Professor Madeleine Yue Dong Awarded Vincent Y.C. Shih Endowed Professorship in China Studies

Submitted by Eleanor Mahoney on
Mr. and Mrs. Shih with Vincent Y.C. Shih Professor of China Studies Madeleine Yue Dong and Professor Resat Kasaba, Director of the UW Jackson School of International Studies. Photo Courtesy JSIS

On April 19, the University of Washington China Studies Program held a reception to celebrate the inaugural granting of the Vincent Y.C. Shih Endowed Professorship in China Studies to Professor Madeleine Yue Dong. Professor Dong is the Chair of the China Studies Program.  Her work focuses on social/cultural history, urban history, and gender history in twentieth-century China. Dong is the author of Republican Beijing: The City and Its Histories, 1911-1937 (Berkeley: University of California Press, 2003)

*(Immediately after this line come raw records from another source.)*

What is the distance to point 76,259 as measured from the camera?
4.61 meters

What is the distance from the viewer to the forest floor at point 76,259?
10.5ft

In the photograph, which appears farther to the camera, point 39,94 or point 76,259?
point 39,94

Professor Shih taught at the University of Washington from 1945 until his retirement in 1973. He was born in the coastal city of Fuzhou, China in 1902. He attended Yin Wa College (Anglo-Chinese College), where he majored in philosophy, followed by an M.A. in Chinese Philosophy from Yenching University in 1930. Shih taught history, literature and philosophy at various universities in China before moving to the United States and enrolling at the University of Southern California in 1936. He would go on to earn a PhD from USC in 1939.

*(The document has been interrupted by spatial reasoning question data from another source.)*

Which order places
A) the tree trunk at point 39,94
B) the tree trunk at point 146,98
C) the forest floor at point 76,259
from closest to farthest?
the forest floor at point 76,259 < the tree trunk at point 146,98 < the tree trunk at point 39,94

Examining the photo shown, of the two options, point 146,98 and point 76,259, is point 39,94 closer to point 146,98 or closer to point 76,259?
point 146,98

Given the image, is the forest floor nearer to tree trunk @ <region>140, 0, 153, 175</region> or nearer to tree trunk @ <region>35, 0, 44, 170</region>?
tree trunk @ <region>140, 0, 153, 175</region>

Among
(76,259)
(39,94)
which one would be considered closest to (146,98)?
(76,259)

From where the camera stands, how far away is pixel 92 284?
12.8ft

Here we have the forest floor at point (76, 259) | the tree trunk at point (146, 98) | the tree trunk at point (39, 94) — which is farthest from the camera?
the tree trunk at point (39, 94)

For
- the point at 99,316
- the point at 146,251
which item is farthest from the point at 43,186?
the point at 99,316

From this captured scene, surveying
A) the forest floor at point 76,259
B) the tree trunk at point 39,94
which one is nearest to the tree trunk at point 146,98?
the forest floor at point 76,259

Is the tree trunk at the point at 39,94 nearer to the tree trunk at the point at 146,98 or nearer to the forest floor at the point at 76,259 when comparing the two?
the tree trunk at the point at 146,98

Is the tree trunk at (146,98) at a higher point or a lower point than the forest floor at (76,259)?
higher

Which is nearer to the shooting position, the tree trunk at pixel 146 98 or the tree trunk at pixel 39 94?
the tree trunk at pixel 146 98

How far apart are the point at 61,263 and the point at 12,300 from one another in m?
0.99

After the end of World War II, Shih, who had been teaching in China, returned to the United States and joined the faculty of the University of Washington as an Assistant Professor. He became an Associate Professor in 1950 and Full Professor in 1956. Shih retired in 1973. Learn more here.

One of Shih's best known works was The Taiping Ideology: Its Sources, Interpretations and Influences published in 1956 by the University of Washington. He also contributed many articles to the journal Philosophy East and West. Shih passed away in the early 2000s. 

Vincent Shih's son and daughter-in-law, Bill and Bernadette Shih, gave the generous endowment of the Vincent Y.C. Shih professorship. At the April 19 reception, Professor Dong thanked them for their generosity and also emphasized how Vincent Shih had been pivotal to turning the UW into a leading university for China Studies. “I believe that Professor Shih would have been pleased if he had learned how this university is touching, challenging and inspiring new generations of scholars and students as it had done for him,” said Dong.